In this author’s opinion, this reluctance is justified.
This is an asset that has received two CRLs from the FDA so far, something from which very few development stage assets recover, and the information available as to what the FDA’s issues are with the drug, and what Dynavax’s response to these issues has been, is vague at best. There’s a PDUFA in place, sure, but this far from guarantees that the FDA is ready to approve the drug; merely that it believes it has all of the information in hand to make a decision one way or another.
Safety remains a concern, with some cardiac events reportedly one of the key drivers behind the November 2016 CRL, and the FDA looking for new analyses of the integrated safety database across different time periods, and post-marketing commitments. Some initial concerns about the possibility that Heplisav-B may cause rare serious autoimmune events seem to have allayed, as the FDA didn’t note these as a focal point in Dynavax’s required response to the second CRL. With that said, and again rooted it the vagueness of the information available, nobody outside of the FDA or Dynavax is really sure whether this concern has lifted or not.
That’s the downside.
The problem investors have is in weighing this downside against the potential for approval, and what an approval might mean for Dynavax. Whatever concerns the FDA might have with safety or tolerability, the bottom line is that there’s a very large unmet need in this space right now and that in turn, there’s a very large revenue potential for any company that can bring a drug to market that fills the need. Current hepatitis B vaccinations have limitations, most notably rooted in the dosing schedule. The current standard of care in the space, primarily made of a generic group of vaccines, are administered in three doses over a six-month schedule. Results of a published Vaccine Safety Datalink study showed that only 54% of adults completed the three-dose hepatitis B vaccine series in one year. If patients don’t complete the dose regimen, there’s a high chance that they won’t be protected against the hepatitis B virus, meaning that close to 50% of those dosed (and this excludes those that haven’t even started dosing, of course) don’t receive benefit from the drug.
Analysts put the potential peak sales for Dynavax’s Heplisav-B at more than $700 million. For a company with a current market capitalization of $261 million, that’s a large potential upside on approval.
Even with the two CRLs, the uncertainty surrounding safety and the potential for the development pathway to extend beyond an August PDUFA, taken into consideration, therefore, for many traders and investors, there’s enough reward to justify the clear risks. That’s why Dynavax is up, and why the company will probably gain strength as it approaches the FDA decision day.
Are there any alternatives to settling on one side of the risk-reward profile of a Dynavax position for someone looking to gain exposure to the potential $700 million unmet hepatitis B need?
For an investor looking to pick up an exposure to the space, but that doesn’t think Dynavax has a good chance of approval with Heplisav, there’s another company that is right on Dynavax’s heels, and it’s VBI Vaccines, Inc. – Ordinary Shares (NASDAQ:VBIV).
VBI Vaccines is a Massachusetts-based biotech company that has a hepatitis B vaccine that’s already approved, and selling in fifteen countries right now. It’s got a very large safety database (something we’ll discuss in a bit more detail shortly) and it’s designed to overcome the limitations of the currently available SOC vaccines. At a glance, then, it seems to not only have the potential to meet the unmet need (and in turn, the $700 million market opportunity) but also to represent a more attractive risk-reward profile than a Dyanavax/Heplisav exposure.

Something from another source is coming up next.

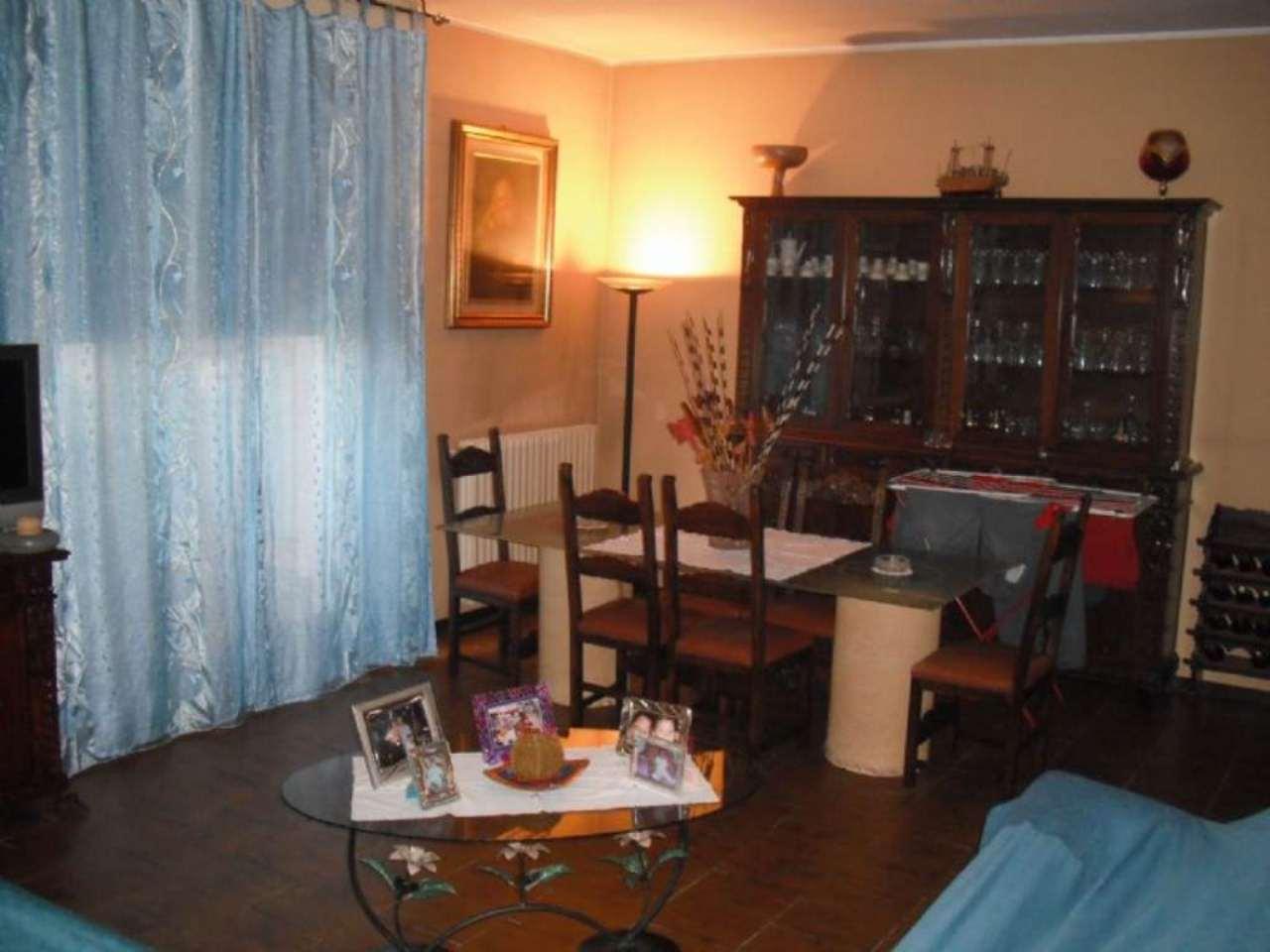 Appartamento in vendita a Settimo Milanese, 4 locali, prezzo € 189.000 | Cambio Casa.it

The asset in question is called Sci-B-Vac.
The list of countries in which Sci-B-Vac is already approved includes Hong Kong, Israel, Philippines, Vietnam and a large portion of West and Central Africa. To date, it has demonstrated safety and efficacy in over 300,000 patients, and VBI has a database of safety figures in hand that spans 5,000 doses.
The vaccine is created using hamster cells, which enables Sci-B-Vac to mimic the virus to which it’s designed to induce an immune response far more closely than so-called second generation vaccines, which use yeast cells to ‘package’ antigens. For reference, Heplisav-B uses yeast cells, but is able to reduce the dosing regimen when compared to the SOCs in the sector because it uses what’s called immunostimulatory sequences (ISS) as an adjuvant, instead of the alum adjuvant that things like Engerix (an example of one of the most widely used SOCs) employ.
The employing of hamster cells as packaging for the antigens, as well as Sci-B-Vac’s mimicking of all three surface antigens of the hepatitis B virus (the S antigen and the pre-S1 and pre-S2 surface antigens), results in an increase in immunogenicity without the necessity for an alternate adjuvant.
This is a key point, as it allows for a maintaining of the safety profile of the alum type vaccines, but an increased elicited response.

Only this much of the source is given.